## Problem requirements
Check each line of the entries for "States" and report the ones that have it.

## Material provided
:::::
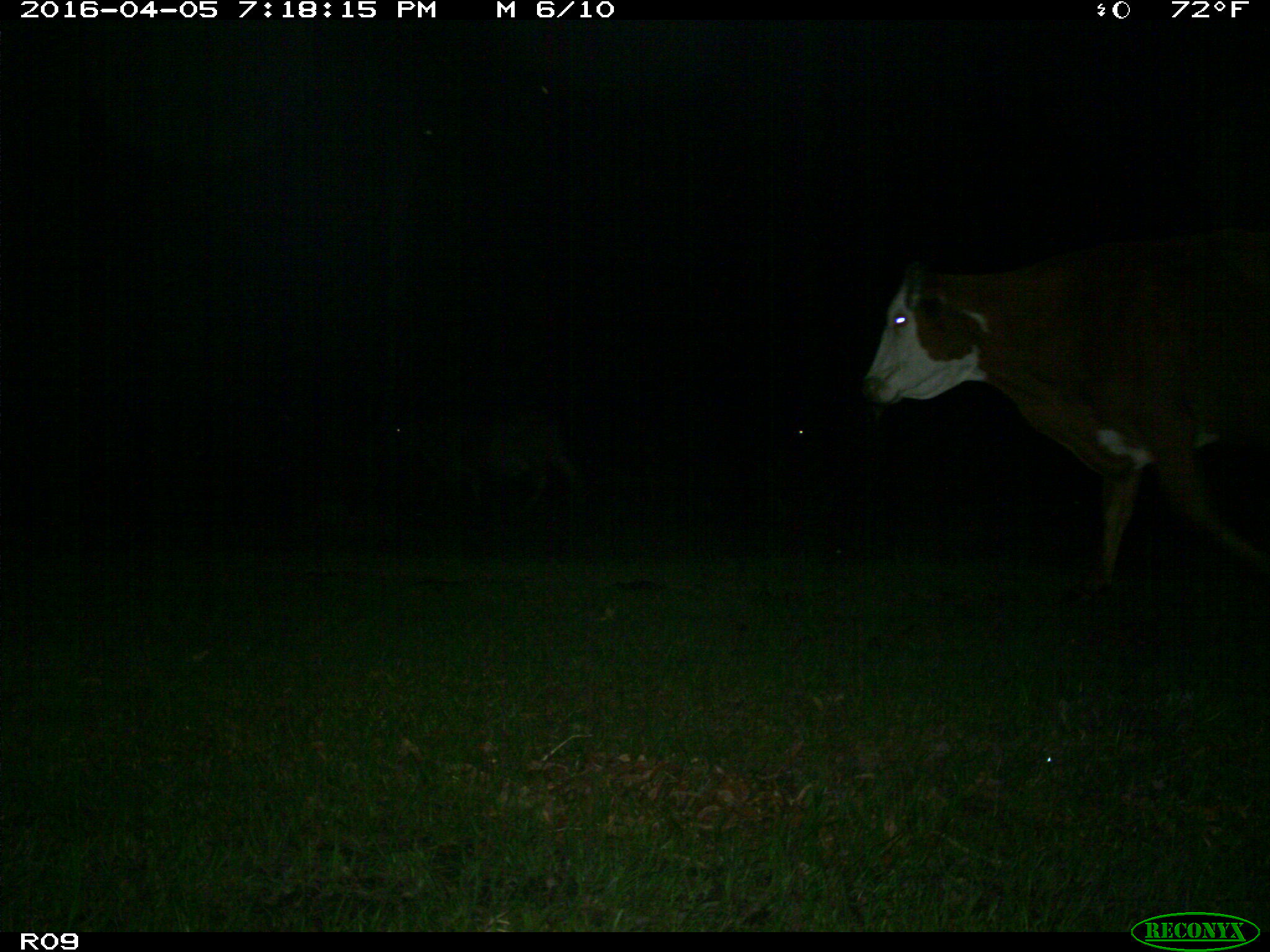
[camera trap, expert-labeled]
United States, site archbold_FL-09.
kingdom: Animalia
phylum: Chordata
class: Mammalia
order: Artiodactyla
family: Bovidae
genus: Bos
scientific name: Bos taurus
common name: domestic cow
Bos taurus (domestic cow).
:::::
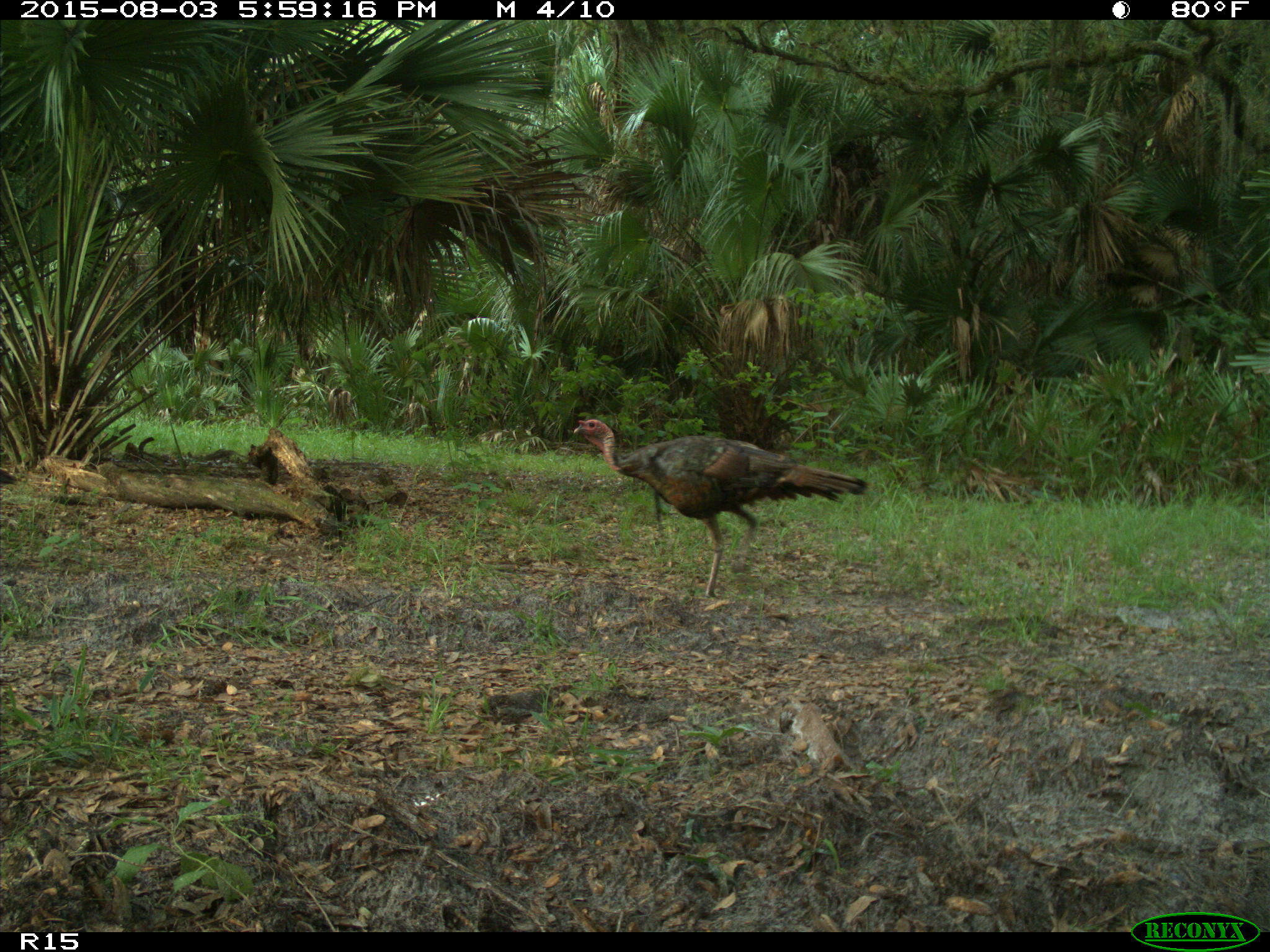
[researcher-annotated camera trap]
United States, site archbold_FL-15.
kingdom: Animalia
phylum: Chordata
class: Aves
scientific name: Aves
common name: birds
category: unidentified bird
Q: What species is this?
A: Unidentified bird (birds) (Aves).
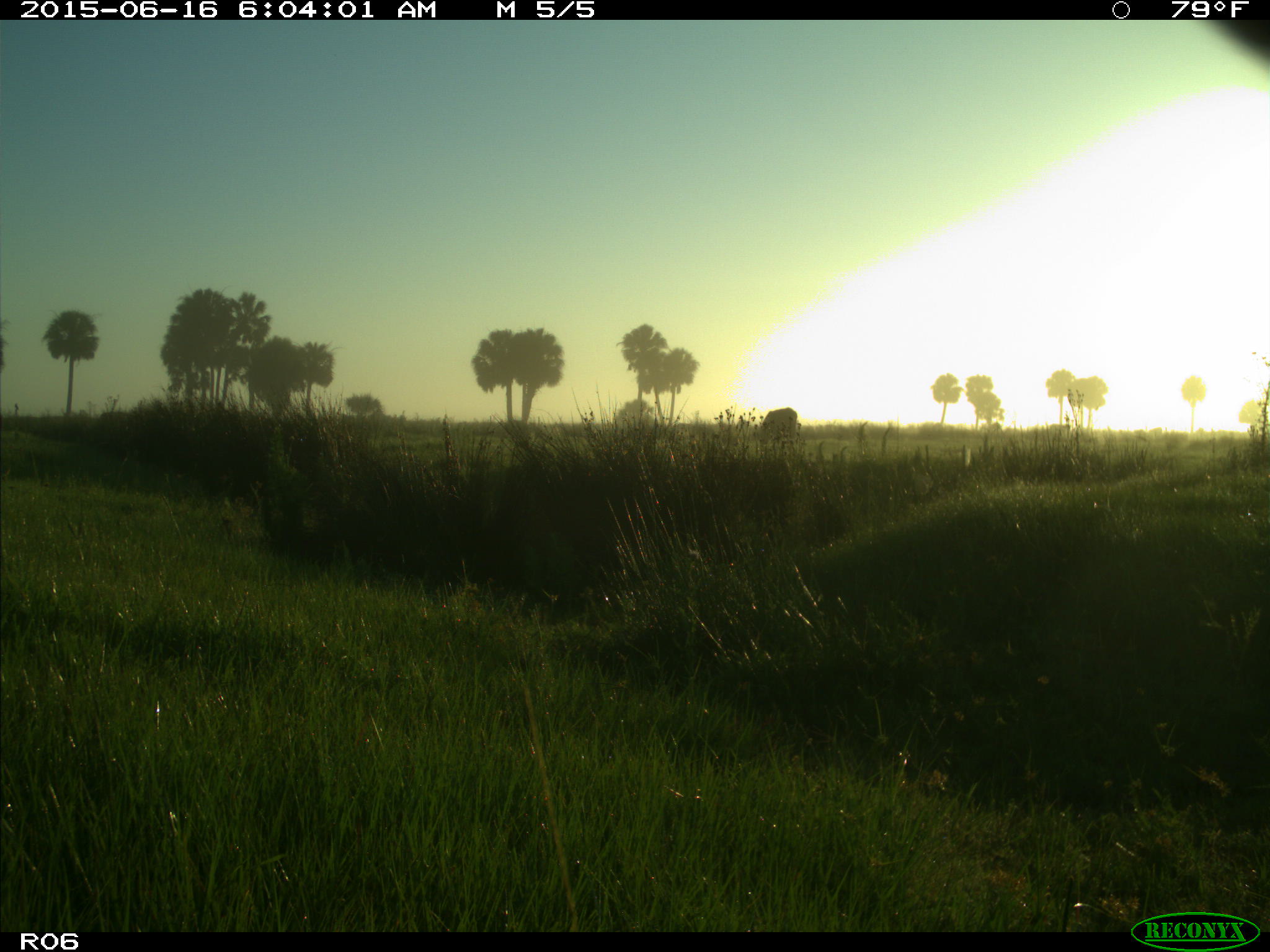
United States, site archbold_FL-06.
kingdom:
:::::
## Finished task
United States, site archbold_FL-09.
United States, site archbold_FL-15.
United States, site archbold_FL-06.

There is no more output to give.